Mr Hassy said Gaddafi's forces fled the western gate of Ajdabiya and by mid-afternoon on Sunday had been pushed back about 40 miles west of the city. However, sporadic shelling could still be heard around western Ajdabiya.

Mohammed Idris, the supervisor of the hospital in Ajdabiya, said 38 people died in the fighting over the weekend, including 20 Gaddafi fighters and three rebels killed.

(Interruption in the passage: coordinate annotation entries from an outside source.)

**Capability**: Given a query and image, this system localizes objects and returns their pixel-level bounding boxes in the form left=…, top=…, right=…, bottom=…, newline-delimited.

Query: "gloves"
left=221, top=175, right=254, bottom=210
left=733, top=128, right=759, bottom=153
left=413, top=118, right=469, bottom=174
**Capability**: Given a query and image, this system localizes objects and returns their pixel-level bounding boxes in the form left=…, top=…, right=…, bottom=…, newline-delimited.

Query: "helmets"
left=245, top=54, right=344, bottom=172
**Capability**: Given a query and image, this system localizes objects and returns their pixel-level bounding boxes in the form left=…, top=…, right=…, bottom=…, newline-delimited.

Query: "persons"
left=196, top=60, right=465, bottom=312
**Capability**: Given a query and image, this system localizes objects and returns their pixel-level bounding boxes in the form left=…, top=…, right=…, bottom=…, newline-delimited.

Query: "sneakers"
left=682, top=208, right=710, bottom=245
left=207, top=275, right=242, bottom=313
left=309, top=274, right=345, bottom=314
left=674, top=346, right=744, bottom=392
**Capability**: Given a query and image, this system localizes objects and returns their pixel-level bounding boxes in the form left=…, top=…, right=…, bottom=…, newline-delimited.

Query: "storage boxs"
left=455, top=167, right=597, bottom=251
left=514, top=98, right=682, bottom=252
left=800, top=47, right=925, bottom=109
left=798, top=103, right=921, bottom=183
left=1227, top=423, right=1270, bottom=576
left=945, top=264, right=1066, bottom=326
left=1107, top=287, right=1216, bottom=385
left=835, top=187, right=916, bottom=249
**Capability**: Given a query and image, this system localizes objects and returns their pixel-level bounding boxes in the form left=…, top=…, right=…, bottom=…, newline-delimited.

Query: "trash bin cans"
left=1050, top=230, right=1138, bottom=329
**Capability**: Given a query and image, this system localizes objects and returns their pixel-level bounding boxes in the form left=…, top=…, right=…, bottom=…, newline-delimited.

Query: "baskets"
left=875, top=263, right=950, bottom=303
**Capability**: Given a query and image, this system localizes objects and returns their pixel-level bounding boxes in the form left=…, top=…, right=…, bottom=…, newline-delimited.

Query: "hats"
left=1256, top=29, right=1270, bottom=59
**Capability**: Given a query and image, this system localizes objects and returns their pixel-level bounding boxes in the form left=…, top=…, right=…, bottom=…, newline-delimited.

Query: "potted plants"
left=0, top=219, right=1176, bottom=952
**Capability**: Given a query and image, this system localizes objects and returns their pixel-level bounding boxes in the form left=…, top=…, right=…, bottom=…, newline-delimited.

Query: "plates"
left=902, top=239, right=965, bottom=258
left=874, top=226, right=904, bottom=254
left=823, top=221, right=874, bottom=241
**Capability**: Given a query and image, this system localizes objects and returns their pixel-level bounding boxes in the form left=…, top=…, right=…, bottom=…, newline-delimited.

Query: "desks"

The main front line in Libya's uprising runs along a highway on the country's northern Mediterranean coast that leads out of the rebels' de facto capital of Benghazi in the opposition-held eastern half of the country and toward the regime's western stronghold in the capital Tripoli.

Government forces are trying to regain territory lost to the opposition, which wants to topple Gaddafi after more than four decades in power. The Gaddafi loyalists have been pounding Ajdabiya in their most sustained offensive since being driven back west by international airstrikes last month.

If Gaddafi's forces took the city, they would have a clear path to Benghazi, Libya's second largest city about 100 miles away along the coast.

The rebels claimed success as South African President Jacob Zuma and the heads of Mali and Mauritania arrive in Tripoli to try to broker a ceasefire. Gaddafi has ignored the ceasefire he announced after western airstrikes were authorised last month, and the government has rejected the rebels' conditions for a stop in fighting.

Rebels had been growing critical of Nato, which accidentally hit opposition fighters in deadly airstrikes twice this month. They have complained that the alliance was too slow and imprecise, but Mr Hassy said it is getting better.